Data shown:
══════════════════════════════

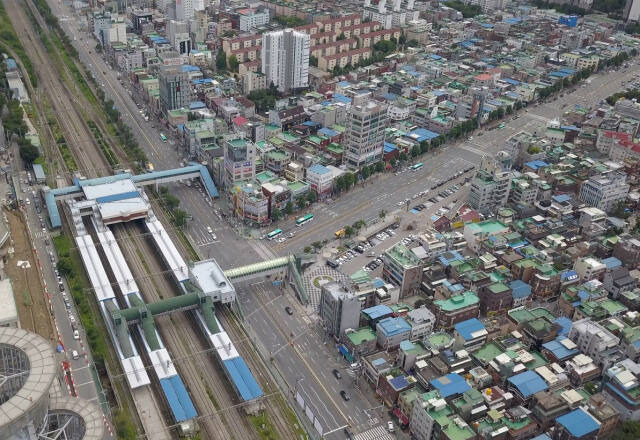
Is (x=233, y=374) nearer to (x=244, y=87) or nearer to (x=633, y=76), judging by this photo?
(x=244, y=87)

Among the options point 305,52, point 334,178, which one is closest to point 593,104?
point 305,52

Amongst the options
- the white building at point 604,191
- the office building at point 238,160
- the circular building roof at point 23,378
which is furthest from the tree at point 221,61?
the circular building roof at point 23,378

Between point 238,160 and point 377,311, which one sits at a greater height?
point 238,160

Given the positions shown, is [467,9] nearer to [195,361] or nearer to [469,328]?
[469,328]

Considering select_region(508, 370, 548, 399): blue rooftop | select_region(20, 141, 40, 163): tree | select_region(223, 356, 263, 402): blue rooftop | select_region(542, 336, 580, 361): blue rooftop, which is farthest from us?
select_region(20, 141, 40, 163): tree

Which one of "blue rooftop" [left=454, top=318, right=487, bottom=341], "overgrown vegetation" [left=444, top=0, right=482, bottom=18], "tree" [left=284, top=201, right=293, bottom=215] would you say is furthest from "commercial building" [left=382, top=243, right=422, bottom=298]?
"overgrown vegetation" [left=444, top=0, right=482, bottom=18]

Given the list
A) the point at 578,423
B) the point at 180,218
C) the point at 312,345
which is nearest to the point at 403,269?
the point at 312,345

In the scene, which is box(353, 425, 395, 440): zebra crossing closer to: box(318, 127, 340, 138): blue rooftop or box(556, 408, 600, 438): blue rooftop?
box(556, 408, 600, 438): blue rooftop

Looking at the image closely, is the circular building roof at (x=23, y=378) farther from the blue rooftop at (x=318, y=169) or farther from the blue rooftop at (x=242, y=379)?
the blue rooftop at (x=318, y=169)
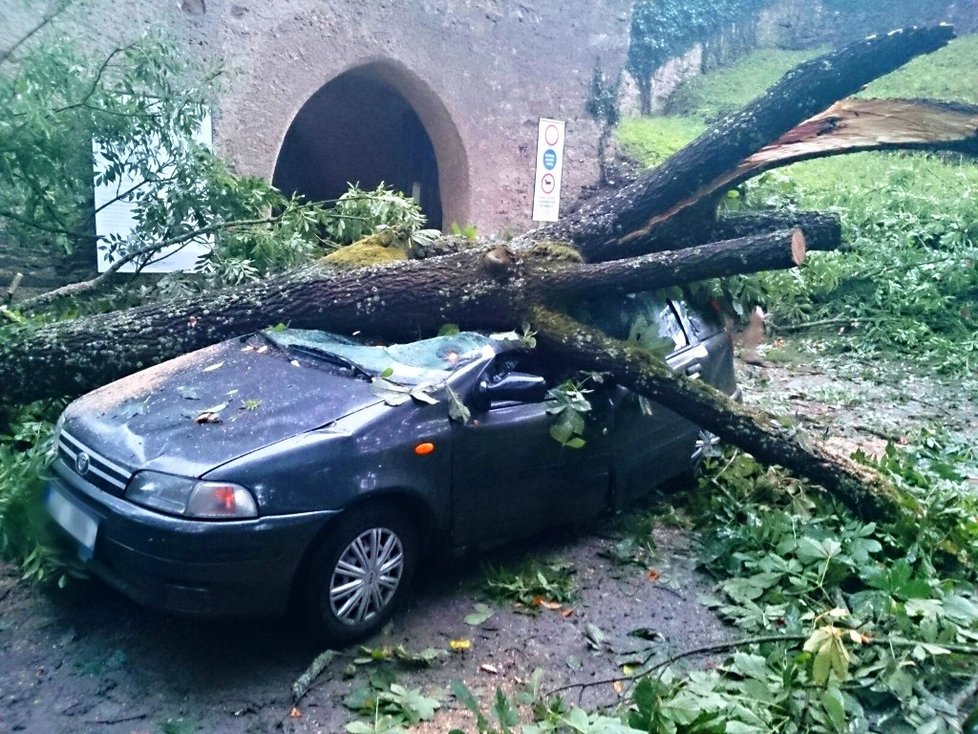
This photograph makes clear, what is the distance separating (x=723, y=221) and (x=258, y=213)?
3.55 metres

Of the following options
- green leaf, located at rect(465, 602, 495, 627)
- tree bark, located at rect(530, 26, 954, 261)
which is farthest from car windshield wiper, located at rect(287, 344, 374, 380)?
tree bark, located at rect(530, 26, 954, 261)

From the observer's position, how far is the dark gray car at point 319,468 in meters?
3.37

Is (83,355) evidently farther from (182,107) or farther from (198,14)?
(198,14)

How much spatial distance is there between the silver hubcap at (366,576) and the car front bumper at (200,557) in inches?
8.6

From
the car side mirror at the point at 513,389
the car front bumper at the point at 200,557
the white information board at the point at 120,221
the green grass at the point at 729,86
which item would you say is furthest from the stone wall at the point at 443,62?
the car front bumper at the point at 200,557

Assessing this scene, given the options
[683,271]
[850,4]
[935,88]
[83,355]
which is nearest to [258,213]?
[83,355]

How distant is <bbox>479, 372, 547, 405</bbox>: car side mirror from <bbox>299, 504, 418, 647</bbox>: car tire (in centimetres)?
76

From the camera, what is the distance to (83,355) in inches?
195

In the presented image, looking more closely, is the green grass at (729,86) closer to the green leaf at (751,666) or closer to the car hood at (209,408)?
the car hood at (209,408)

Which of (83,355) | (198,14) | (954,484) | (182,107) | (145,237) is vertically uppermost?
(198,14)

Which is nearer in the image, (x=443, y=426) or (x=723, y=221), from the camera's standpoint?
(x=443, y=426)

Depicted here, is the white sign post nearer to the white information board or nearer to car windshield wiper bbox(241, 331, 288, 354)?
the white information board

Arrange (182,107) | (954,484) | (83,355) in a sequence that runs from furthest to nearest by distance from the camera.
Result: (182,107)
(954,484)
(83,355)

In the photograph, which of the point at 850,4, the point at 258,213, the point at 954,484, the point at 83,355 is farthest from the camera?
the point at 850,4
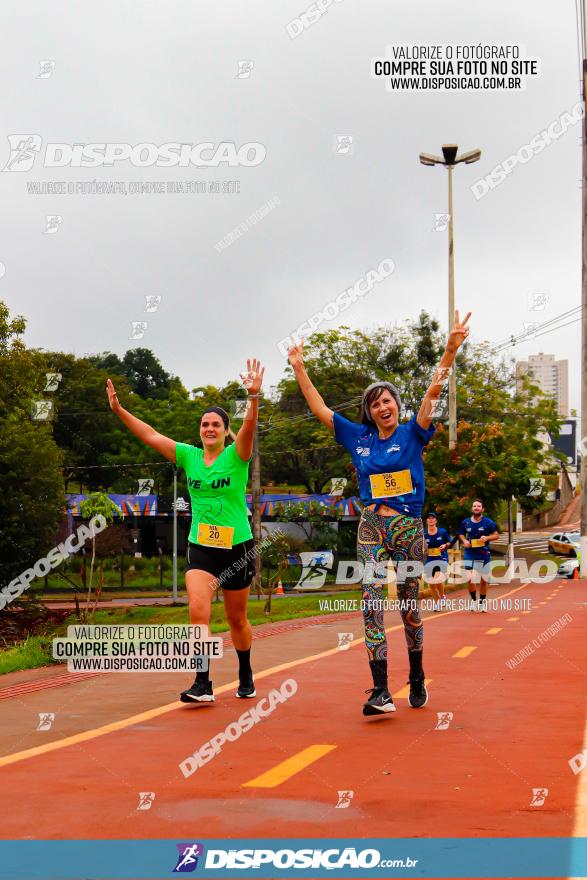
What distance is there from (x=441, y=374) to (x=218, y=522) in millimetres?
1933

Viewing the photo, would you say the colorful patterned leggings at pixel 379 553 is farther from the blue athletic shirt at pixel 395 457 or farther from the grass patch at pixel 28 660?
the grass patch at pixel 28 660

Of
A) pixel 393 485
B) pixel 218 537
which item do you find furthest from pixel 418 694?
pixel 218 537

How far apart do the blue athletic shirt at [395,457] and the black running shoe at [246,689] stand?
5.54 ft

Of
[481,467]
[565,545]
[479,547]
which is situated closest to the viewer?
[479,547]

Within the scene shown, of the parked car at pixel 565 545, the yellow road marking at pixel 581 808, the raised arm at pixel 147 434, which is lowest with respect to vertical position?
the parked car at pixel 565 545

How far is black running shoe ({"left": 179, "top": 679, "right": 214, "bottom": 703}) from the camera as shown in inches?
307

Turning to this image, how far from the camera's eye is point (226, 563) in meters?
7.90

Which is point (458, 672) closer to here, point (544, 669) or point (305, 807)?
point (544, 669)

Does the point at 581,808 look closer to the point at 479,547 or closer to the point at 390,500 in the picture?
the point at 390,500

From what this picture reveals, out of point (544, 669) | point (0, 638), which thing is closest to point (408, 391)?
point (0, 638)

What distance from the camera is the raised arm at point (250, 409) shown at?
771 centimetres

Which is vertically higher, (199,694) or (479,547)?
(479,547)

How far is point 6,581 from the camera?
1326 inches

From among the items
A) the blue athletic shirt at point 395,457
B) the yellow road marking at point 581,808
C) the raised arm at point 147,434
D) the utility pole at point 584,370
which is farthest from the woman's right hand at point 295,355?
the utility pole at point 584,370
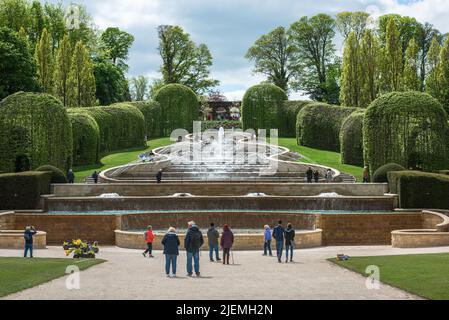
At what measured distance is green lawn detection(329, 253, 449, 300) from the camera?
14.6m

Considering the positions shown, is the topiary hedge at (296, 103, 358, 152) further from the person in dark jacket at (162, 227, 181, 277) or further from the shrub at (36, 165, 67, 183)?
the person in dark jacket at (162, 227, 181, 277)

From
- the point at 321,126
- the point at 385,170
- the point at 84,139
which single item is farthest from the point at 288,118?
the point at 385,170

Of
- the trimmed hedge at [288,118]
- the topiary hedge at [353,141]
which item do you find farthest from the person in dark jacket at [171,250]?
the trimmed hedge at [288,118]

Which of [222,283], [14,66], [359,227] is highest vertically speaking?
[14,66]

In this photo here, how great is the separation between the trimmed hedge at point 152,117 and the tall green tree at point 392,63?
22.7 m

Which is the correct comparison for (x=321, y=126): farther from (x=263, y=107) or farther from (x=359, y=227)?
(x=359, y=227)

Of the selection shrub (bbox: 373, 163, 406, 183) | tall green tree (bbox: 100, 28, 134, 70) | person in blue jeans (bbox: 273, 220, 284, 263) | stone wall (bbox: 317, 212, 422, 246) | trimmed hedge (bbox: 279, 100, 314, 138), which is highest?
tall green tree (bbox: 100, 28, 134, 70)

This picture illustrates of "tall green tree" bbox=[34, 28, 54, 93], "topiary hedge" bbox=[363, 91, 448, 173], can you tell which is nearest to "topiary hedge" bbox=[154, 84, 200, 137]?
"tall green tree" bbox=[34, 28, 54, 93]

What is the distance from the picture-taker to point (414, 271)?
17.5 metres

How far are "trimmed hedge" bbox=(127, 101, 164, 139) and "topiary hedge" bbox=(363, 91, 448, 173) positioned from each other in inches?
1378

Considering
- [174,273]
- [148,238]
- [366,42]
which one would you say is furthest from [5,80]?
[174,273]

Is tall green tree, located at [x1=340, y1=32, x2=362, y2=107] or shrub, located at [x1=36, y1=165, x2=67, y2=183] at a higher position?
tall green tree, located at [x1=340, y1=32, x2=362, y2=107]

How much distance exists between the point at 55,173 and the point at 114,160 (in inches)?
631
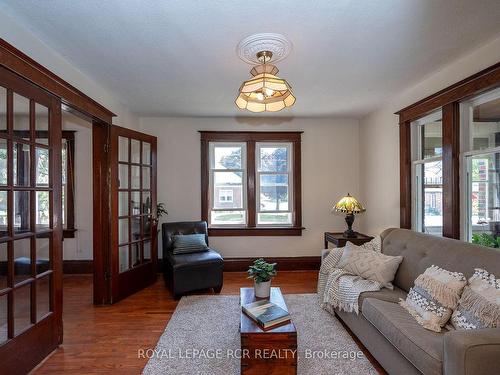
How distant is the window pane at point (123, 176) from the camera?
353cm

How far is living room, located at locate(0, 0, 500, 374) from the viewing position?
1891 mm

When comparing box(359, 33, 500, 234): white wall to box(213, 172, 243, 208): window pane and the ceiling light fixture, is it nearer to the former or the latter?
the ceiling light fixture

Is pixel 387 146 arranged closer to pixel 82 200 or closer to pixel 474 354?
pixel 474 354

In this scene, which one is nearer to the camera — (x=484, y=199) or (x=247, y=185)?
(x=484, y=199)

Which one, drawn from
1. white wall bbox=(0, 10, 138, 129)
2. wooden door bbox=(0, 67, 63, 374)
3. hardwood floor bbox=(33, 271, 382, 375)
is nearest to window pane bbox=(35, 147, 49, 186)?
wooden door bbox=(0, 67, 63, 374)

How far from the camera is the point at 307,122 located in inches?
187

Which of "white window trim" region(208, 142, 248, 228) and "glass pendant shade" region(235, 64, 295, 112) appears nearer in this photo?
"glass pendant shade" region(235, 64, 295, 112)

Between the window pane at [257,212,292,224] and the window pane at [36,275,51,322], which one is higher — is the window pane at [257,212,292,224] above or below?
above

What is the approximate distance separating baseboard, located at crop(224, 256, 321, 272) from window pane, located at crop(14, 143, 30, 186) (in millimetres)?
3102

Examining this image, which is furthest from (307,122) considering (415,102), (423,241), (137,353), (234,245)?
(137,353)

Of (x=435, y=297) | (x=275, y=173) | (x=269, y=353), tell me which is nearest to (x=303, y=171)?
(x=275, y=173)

══════════════════════════════

Set task:
Reproduce the lines beginning with the line containing "From what this" and ending with the line containing "1326 inches", replacing "camera" with "viewer" and leaving everything else unchanged.

Answer:
From what this picture reveals, out of point (544, 669) | point (0, 638), which thing is closest to point (408, 391)?
point (0, 638)

What distance from the viewer is the raised arm at point (250, 409) shown at?
771 centimetres

Which is vertically higher, (199,694) or (479,547)?
(479,547)

How far is point 6,581 from the viewer?
1326 inches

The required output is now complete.